To support students in rising to challenging coursework, Weinberg also instituted structures called “initiatives” within the ninth and tenth grades. Initiatives are cohorts of up to 150 students supported by a team of teachers. This teacher team reviews student work, discusses where students are struggling, and strategizes about how to provide personalized and targeted support for their academic and socio-emotional needs. The cohorts also create a more intimate sense of community for students and a collaborative professional learning support structure for teachers.

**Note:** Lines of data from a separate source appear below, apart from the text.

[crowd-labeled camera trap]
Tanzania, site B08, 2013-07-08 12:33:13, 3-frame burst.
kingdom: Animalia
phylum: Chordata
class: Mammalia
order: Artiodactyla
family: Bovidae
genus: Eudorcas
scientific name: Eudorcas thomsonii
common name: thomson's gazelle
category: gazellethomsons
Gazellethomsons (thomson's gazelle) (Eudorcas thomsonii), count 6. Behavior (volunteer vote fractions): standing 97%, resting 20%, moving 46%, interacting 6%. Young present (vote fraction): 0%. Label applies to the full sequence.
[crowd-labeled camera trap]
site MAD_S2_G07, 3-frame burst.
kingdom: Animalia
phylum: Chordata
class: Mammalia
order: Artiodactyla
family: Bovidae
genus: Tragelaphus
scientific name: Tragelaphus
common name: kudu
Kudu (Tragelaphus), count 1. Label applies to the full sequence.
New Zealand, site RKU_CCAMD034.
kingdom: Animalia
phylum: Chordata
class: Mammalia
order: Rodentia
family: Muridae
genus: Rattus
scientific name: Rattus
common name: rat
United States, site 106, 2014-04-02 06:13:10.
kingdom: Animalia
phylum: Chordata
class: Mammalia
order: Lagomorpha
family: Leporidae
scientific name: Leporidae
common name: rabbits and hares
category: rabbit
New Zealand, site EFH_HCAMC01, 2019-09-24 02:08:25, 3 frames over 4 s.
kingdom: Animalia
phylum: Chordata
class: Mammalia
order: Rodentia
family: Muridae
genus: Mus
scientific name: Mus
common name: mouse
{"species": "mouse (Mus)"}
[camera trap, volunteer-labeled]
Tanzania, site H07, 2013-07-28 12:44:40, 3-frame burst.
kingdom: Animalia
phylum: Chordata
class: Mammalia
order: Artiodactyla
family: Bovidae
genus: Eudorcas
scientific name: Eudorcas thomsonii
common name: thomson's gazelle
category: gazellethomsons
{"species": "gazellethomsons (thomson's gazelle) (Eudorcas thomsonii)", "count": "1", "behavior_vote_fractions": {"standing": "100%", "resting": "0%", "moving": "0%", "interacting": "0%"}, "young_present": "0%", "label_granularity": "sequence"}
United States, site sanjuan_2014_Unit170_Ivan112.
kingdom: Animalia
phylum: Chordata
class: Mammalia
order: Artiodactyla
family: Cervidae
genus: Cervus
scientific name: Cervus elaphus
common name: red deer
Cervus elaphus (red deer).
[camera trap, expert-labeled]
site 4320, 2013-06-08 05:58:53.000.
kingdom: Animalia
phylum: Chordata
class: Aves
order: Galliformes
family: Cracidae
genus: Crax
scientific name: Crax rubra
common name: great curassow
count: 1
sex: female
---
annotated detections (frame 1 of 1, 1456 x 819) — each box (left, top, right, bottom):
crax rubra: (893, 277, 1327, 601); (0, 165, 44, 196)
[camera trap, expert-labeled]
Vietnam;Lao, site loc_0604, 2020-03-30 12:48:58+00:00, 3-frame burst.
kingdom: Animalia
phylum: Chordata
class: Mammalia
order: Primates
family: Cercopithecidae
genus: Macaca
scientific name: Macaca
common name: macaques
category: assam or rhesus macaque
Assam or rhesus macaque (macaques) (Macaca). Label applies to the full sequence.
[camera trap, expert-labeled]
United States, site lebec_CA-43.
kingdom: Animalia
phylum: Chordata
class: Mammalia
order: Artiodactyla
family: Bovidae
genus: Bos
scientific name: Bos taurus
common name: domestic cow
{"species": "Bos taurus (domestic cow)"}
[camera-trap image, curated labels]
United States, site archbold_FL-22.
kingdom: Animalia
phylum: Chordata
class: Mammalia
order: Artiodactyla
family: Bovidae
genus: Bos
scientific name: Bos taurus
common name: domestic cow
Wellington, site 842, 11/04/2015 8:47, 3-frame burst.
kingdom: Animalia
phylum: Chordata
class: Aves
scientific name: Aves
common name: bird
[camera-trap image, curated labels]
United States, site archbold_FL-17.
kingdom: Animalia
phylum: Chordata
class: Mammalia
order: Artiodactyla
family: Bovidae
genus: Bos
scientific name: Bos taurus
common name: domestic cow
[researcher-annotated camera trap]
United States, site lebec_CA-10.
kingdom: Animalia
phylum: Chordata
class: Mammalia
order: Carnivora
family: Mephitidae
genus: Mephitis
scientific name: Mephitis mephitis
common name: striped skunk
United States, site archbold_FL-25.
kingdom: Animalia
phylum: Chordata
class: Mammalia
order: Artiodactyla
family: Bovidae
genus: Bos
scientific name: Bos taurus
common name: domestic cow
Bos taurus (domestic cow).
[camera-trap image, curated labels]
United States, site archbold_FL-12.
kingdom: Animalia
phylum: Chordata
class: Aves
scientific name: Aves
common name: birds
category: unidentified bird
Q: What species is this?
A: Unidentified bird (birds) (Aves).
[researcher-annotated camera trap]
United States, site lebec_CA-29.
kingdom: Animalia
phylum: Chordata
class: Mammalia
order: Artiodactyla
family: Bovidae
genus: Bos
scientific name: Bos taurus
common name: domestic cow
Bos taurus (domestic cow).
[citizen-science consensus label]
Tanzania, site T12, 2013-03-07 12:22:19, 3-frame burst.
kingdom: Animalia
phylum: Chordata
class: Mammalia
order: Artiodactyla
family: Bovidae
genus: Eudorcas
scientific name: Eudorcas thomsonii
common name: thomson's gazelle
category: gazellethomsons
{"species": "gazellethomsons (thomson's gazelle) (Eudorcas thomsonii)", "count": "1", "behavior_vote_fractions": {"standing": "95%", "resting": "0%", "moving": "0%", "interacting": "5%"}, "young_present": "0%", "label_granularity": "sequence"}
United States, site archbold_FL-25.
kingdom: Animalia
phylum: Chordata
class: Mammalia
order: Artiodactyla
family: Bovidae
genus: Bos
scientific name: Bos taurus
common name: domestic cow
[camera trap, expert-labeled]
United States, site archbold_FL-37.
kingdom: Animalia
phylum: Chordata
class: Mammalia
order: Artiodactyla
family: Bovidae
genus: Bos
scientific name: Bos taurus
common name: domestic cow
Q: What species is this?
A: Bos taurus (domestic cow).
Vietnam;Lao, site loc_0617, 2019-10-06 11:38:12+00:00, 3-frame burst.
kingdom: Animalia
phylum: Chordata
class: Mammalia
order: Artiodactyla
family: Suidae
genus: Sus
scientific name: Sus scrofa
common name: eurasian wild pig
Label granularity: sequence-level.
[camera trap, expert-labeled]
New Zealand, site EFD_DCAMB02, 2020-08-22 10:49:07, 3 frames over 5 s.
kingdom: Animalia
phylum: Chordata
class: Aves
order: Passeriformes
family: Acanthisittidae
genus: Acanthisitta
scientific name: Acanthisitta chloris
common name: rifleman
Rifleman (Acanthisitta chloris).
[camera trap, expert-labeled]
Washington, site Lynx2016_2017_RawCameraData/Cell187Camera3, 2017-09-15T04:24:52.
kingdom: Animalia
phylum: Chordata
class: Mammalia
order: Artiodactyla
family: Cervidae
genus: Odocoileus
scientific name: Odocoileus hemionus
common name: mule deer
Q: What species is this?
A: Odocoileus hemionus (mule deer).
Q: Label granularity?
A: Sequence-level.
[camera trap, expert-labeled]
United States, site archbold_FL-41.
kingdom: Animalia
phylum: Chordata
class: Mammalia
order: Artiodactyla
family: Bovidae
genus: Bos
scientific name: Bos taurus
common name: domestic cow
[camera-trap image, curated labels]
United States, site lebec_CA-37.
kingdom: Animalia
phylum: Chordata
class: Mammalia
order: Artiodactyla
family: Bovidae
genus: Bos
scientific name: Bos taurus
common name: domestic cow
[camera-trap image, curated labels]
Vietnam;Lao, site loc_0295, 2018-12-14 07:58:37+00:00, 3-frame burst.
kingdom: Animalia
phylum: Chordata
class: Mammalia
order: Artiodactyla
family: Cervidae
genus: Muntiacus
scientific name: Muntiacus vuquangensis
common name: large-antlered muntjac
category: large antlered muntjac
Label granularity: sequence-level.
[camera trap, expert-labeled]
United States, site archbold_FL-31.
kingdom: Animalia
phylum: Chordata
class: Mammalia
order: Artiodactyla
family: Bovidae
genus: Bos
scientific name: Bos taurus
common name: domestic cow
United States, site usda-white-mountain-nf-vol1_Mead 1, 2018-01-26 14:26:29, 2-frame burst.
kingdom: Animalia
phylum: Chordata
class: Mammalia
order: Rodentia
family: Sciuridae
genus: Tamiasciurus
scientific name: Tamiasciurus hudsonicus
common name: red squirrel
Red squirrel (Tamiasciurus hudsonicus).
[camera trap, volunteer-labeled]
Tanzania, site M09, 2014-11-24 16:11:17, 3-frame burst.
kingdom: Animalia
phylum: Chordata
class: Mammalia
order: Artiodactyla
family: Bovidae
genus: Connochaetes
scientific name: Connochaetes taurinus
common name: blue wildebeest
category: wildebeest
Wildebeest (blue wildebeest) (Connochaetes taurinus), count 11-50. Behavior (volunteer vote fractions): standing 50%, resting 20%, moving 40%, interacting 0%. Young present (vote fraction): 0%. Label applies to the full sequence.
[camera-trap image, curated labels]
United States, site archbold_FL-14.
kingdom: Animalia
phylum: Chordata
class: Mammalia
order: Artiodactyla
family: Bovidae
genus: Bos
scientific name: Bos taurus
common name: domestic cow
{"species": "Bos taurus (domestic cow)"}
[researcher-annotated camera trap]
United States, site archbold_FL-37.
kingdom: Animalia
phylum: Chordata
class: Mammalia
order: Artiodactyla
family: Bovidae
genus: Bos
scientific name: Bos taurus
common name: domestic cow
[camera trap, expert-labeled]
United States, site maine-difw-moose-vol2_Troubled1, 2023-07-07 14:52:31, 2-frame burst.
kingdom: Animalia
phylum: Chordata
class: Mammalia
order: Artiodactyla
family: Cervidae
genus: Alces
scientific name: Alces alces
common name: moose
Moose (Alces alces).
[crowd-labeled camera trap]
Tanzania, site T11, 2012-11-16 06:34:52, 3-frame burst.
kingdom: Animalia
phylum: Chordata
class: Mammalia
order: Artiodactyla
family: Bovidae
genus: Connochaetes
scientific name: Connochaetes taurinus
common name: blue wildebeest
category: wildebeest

As a result of Weinberg and his staff's efforts, HSTAT has seen significant gains in student achievement in the past several years. The school's four-year graduation rate rose from sixty-one percent in 2005 to eighty-six percent in 2012 (compared to the citywide average of 66 percent). Fifty-two percent of HSTAT students demonstrated college readiness by meeting the City University of New York's (CUNY) score requirements on New York State Regents examinations compared to the citywide average of twenty-eight percent. Students who reach this benchmark avoid remedial coursework should they enroll in a CUNY. Each year, HSTAT seniors celebrate their preparation for college by dressing up in professional clothing to turn in their college applications to their college counselors.

Weinberg was recognized for his leadership in many ways during his time as principal. He was selected for the Cahn Fellowship in 2006. The highly selective fellowship is a fifteen-month program from Columbia University Teachers College which recognizes outstanding principals and provides them with opportunities for professional, intellectual, and personal growth. In 2012, Weinberg received the Sloan Public Service Award from the Fund for the City of New York. The award is given to six civil servants each year whose outstanding work to serve the City goes above and beyond the call of duty and upholds the qualities of service, commitment, responsiveness, reliability, risk-taking, adaptability, and dedication to the public interest.

Schools Chancellor Carmen Fariña acknowledged Weinberg's effective leadership and instructional vision for schools when, in January 2014, she appointed him Deputy Chancellor for Teaching and Learning. In this role, Weinberg oversees all of the New York City Department of Education's work on curriculum, instruction, professional development, performance, and evaluation. He has overseen the launch of the Learning Partners program, an initiative to encourage inter-school collaboration by pairing host and partner schools to share best practices around focused learning areas. He is also guiding the work to develop a more nuanced system for school accountability, strengthen the teacher evaluation and development system to ensure teachers receive the support needed to grow as professionals, and expand and strengthen professional learning opportunities for educators.